After thinking about it a lot, I realised that yes, I am designing a product for my users and their problems and needs, but that doesn’t mean that the designed response can’t be fun or interesting. It requires a little bit of intervention from me as a designer, to really assert what the problem is and how it needs to be solved – a problem I think I tend to suffer from in my design process.
I wanted to employ some of the research that I completed back in the olden days of October in the form of the ‘Fun Theory’ – the idea that the best motivator to change current behaviours is fun. What better way to respond to the lack of awareness around cycling and lack of people actually doing the activity by showing that it’s fun?
The idea behind this is simple – engage local businesses and ask them to offer prizes to people who cycle a specific route through Dundee. Users would have to register their location by taking a photo at a scenic place in Dundee as requested by the business, and scan it into a nearby machine. The concept would encourage more people to cycle and give them a clear incentive in doing so, and would also benefit local businesses by offering free marketing and interest in their services. Not only that, but the user would also form a sort of travelogue of their adventures around Dundee on a given day, seeing some of the lesser known sites that Dundee has to offer. With this idea, I want to test if an idea like this is actually viable for current cyclists, and I want to see if it would actually change their behaviour at all. Most importantly, I want to see if something like this would be fun, and if not, how could it be fun?
I saved, what I feel, is the best till last.
This idea would bring a scoreboard to cycle paths, creating a fun competition on the morning commute, or even for families who were out for a ride on the bike. Something like this would establish a form of community between cyclists that wouldn’t be intrusive – the cyclists I’ve spoken to have agreed that cycling ‘clubs’ aren’t really for them. On the race, multiple sensors are placed through the path which detects which racers are currently on the path, and at the end, users can pay for a photo to remember the event. This is all aimed at generating the idea of fun for the users, and making racers consider continuing to cycle.
To achieve this, there may need to be development to help racers develop a long term understanding of cycling in the local area.
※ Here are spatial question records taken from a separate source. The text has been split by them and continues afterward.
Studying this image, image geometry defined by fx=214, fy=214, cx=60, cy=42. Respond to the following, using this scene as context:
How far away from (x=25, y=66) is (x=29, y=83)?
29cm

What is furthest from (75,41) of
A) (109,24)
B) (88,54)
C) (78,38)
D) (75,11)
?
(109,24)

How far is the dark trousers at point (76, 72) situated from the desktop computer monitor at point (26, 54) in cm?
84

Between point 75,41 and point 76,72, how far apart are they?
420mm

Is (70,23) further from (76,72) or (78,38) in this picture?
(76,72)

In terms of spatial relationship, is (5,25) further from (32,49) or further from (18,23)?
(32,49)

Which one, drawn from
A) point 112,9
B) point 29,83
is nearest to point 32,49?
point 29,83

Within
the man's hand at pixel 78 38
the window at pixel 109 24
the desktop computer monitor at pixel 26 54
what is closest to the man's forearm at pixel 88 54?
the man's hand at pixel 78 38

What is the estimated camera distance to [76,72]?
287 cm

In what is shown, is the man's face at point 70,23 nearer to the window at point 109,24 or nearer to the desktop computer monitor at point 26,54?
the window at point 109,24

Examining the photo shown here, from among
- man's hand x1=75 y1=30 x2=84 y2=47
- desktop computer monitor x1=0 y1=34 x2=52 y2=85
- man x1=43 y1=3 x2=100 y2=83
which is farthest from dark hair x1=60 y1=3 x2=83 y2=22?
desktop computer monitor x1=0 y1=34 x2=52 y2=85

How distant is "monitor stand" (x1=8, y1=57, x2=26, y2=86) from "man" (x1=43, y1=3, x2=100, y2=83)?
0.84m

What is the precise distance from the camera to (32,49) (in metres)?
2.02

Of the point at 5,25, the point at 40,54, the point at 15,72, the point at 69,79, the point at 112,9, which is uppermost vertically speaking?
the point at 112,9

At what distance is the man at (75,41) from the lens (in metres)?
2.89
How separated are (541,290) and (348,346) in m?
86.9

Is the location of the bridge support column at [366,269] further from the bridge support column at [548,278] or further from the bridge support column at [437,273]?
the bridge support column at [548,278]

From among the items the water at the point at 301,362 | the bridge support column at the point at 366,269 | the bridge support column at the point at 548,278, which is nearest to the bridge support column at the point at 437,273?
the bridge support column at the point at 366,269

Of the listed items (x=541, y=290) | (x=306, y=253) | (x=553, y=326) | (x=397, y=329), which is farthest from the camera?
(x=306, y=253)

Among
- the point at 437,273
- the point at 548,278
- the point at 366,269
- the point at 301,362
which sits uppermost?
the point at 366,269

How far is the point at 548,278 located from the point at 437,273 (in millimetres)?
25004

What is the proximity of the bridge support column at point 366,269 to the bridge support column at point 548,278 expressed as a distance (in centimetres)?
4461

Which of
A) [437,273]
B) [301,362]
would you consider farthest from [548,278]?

This idea would be really fun to do in the short term, but could it work long term in engaging non-cyclists especially to maintain an interest in the activity?
Whatever the case, this idea really captured my imagination, and is one that I want to develop further. I can not only imagine it achieving my goal of raising the awareness of cycling, but doing that in a fun way that doesn’t feel forced. It feels like with this idea, I get to achieve my user’s goal, but on my own terms.
Despite this, it is not about me. It is about my users, and the whole point of showing my users these ideas (and consequent prototypes) is to understand which of these concepts truly targets their biggest painpoints. Fingers crossed it is the idea that I so selfishly want to continue with, but at the end of the day, I have 3 other ideas that I feel are worthy of their love.
Having this further brainstorm and getting some ideas into the air that I’m enthusiastic about has really helped me clear up my priorities and has brought an end to this three week rut that I’ve found myself in. Now, I get to start playing with the content that I have!